■ YOUR GOAL: Find each line of the entries with the string "annotators", please, and copy it.

=== SUPPLIED MATERIAL ===

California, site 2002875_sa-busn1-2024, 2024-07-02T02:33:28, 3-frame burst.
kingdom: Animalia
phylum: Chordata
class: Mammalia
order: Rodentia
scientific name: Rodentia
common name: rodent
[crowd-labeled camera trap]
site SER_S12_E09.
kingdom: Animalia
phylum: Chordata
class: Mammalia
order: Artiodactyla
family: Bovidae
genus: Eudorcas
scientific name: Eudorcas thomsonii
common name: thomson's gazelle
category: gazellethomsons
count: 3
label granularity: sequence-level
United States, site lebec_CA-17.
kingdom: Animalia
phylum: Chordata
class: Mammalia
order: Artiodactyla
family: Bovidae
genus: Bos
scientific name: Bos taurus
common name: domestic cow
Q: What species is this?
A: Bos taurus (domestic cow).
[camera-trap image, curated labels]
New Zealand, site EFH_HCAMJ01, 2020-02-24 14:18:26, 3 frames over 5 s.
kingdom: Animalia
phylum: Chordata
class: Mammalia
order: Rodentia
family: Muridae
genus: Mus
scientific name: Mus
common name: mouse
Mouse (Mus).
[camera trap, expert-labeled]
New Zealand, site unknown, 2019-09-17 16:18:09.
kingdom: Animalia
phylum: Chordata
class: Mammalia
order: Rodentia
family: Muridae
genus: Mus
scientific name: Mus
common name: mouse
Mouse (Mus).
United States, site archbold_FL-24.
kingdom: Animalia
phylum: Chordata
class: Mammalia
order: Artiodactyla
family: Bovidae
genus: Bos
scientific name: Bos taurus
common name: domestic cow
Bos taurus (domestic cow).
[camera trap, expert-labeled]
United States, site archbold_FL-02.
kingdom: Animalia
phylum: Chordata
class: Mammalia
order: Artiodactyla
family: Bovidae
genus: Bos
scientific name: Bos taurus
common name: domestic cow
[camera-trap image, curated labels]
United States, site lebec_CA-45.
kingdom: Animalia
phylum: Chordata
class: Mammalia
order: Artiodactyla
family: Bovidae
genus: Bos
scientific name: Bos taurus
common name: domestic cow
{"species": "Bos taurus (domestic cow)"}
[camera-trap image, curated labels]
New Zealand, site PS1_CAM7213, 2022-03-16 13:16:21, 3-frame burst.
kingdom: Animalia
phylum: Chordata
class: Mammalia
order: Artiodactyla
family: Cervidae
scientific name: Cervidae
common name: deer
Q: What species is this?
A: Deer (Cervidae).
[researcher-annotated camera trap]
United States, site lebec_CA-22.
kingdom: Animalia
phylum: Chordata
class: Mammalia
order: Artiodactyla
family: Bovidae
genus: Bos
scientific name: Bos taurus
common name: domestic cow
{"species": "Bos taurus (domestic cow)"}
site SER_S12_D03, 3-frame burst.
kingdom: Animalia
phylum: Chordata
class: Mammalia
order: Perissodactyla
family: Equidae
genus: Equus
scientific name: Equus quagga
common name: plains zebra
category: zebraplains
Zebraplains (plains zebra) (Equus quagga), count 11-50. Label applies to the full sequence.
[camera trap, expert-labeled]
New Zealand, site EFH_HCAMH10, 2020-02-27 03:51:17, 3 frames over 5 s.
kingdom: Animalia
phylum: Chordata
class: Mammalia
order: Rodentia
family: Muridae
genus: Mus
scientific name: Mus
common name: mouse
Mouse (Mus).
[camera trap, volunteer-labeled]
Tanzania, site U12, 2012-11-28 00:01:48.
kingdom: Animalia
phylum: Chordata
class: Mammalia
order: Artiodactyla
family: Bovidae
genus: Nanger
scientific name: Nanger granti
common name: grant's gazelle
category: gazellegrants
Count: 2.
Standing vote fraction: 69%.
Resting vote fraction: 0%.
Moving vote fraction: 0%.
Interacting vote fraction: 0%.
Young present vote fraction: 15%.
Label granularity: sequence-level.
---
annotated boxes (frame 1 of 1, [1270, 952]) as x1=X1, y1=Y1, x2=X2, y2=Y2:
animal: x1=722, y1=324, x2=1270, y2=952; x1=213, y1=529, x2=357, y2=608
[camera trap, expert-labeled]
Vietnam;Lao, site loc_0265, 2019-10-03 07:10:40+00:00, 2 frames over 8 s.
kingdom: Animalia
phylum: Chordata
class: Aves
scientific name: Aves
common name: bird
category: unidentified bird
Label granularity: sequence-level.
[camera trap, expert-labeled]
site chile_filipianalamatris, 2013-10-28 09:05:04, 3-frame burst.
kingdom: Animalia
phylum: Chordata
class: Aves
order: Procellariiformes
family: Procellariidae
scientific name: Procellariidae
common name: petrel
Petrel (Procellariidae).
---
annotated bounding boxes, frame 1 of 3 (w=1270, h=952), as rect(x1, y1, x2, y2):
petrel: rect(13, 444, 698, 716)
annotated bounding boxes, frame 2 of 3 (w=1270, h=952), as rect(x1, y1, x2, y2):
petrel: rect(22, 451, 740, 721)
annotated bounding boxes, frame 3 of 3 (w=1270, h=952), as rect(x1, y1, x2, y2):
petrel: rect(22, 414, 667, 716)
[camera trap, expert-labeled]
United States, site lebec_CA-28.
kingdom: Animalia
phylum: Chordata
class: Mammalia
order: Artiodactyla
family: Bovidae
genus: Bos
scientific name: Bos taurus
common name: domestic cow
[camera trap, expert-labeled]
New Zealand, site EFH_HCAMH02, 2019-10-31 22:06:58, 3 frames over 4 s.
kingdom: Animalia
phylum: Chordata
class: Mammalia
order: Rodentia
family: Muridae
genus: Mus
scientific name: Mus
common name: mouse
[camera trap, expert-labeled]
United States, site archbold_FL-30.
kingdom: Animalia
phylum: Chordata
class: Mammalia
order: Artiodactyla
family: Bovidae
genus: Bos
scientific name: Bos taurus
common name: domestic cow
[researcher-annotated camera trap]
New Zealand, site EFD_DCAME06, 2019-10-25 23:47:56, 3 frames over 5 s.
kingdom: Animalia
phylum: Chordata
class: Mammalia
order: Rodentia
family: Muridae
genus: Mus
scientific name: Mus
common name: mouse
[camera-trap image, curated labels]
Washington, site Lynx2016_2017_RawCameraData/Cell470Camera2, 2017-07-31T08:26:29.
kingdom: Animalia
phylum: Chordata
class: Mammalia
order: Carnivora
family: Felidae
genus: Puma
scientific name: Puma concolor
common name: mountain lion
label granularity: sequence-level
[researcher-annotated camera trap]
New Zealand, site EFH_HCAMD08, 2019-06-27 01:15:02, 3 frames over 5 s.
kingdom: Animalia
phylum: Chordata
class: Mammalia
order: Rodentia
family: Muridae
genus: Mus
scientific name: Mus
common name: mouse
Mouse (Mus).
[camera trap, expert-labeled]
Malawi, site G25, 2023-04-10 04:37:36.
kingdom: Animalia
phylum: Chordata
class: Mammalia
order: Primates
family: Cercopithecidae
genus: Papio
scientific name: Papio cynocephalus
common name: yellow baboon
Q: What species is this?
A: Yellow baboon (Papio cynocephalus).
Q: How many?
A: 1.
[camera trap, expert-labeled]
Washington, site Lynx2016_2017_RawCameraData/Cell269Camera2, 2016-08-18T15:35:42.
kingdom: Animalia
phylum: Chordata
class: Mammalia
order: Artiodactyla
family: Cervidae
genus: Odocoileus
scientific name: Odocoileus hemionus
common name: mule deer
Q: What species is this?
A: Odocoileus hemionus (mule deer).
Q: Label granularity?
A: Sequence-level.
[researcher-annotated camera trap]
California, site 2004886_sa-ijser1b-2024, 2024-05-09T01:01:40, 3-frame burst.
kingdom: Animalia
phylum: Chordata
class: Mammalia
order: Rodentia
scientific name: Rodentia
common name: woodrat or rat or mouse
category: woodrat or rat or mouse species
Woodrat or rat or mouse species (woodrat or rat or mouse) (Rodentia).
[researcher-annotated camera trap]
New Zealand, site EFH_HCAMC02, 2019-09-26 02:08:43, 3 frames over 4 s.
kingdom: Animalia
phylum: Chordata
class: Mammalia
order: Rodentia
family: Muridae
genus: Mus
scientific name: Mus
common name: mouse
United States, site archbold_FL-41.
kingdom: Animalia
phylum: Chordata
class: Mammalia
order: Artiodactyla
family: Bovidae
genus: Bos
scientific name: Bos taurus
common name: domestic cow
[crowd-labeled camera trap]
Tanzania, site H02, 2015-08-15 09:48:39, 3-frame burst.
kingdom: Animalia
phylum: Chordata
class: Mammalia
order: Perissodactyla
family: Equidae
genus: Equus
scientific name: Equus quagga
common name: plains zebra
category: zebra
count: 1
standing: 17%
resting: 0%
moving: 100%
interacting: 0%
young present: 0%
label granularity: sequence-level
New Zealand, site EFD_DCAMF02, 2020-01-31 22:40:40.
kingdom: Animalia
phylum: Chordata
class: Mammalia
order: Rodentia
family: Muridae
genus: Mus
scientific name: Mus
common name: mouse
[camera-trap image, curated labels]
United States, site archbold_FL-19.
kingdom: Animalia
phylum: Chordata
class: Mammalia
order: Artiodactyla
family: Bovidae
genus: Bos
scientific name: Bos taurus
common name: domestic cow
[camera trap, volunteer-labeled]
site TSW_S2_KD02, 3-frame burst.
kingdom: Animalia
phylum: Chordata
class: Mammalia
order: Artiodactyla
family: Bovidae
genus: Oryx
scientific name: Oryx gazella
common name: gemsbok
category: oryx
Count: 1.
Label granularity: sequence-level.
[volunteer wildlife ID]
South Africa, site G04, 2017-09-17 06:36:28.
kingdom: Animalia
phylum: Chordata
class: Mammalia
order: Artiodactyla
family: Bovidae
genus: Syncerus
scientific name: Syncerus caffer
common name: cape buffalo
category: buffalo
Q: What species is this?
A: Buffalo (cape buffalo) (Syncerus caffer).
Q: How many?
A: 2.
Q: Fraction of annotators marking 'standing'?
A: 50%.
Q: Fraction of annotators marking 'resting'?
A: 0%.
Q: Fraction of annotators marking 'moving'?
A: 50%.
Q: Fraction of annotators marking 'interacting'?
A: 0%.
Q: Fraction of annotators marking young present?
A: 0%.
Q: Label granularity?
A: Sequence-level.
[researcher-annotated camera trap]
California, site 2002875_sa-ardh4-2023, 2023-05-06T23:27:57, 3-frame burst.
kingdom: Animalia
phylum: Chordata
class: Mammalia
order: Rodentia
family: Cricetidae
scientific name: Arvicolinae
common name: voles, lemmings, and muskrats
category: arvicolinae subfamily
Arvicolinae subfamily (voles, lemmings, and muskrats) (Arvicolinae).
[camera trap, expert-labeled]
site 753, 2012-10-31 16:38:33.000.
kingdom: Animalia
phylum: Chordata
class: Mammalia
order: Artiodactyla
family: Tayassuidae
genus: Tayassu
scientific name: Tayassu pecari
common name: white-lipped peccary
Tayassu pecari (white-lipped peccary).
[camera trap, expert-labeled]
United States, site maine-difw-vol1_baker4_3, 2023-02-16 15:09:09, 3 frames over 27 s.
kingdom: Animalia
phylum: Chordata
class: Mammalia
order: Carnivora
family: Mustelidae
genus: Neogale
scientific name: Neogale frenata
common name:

===

■ YOUR RESPONSE:
Q: Fraction of annotators marking 'standing'?
Q: Fraction of annotators marking 'resting'?
Q: Fraction of annotators marking 'moving'?
Q: Fraction of annotators marking 'interacting'?
Q: Fraction of annotators marking young present?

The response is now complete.